When Lopes started his career in the Dodger organization, he was an introvert, reserved and quiet. Tommy Lasorda encouraged him to assert himself more. According to Tommy John, "And as his confidence grew, Dave did just that, becoming outspoken, a catalyst, a leader. He was a guy whose blazing speed made things happen on the field and whose personality made things happen in the clubhouse. When something needed to be said to a teammate, even if it was critical, Lopes would be the guy to say it." Lasorda was also responsible for converting Lopes from an outfielder into a second baseman.

Lopes made his Major League debut for the Dodgers on September 22, 1972, against the San Francisco Giants and was 0 for 5 in that game. He recorded his first hit on a single to right field off of the Giants Jim Barr on September 24, 1972. His first home run was hit on May 13, 1973, also against Barr.

Lopes spent nine seasons with the Los Angeles Dodgers as their regular second baseman. Along with Steve Garvey (1B), Bill Russell (SS) and Ron Cey (3B), which stayed together for eight and a half seasons.

Used in the leadoff role most of his career, Lopes was one of the most effective base stealers in baseball's modern era.  His 557 career stolen bases rank 26th all-time, but his success rate of 83.01% (557 steals in only 671 attempts) ranks 3rd-best all time among players with 400 or more career stolen bases (behind Tim Raines and Willie Wilson).

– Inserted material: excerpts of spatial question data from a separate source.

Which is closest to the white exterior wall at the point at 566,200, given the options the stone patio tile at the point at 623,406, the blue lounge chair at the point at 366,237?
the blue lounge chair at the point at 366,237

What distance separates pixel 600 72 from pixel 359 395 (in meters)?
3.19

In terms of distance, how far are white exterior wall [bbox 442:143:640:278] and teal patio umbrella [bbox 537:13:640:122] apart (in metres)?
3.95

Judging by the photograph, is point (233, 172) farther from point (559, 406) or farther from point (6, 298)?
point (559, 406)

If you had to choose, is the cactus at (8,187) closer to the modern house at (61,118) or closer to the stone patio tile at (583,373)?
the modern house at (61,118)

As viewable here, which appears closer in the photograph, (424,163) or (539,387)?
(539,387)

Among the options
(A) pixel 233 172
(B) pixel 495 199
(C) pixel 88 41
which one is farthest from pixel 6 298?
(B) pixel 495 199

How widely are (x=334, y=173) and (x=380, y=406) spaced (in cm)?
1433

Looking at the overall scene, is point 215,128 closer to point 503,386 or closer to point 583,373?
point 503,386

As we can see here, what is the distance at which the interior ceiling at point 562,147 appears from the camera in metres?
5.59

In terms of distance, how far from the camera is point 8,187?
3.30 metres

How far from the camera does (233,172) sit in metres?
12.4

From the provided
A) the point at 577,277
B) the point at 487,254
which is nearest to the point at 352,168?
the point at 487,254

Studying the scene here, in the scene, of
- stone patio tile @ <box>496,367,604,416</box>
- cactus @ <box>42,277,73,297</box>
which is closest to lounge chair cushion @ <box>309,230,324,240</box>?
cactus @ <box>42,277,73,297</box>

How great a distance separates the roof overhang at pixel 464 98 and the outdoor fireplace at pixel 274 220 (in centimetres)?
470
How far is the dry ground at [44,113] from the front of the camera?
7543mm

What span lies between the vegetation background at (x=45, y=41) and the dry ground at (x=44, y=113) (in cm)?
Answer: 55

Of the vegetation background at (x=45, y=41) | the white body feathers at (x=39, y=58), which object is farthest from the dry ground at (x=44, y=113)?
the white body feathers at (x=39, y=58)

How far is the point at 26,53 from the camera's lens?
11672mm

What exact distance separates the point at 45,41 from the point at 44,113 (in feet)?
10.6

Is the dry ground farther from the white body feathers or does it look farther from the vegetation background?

In 1975, Lopes stole 38 consecutive bases without getting caught, breaking a 53-year-old record set by Max Carey. Lopes' record was later broken by Vince Coleman in 1989. Lopes led the National League with 77 steals in 1975, and again with 63 the following season.

A rare blend of speed and power, Lopes hit a career-high 28 home runs in 1979, becoming one of only seven second basemen in NL history to have hit that many home runs in a season (Rogers Hornsby, Davey Johnson, Jeff Kent, Ryne Sandberg, Juan Samuel and Chase Utley are the others). He also hit 17 twice (1978 and 1983), appeared in four consecutive All-Star games from 1978 to 1981, played in one Division Series, six NLCS and four World Series, including as a member of the 1981 World Champion Dodgers.  Arguably Lopes' best World Series was against the Yankees in 1978, when he hit three home runs and seven RBIs.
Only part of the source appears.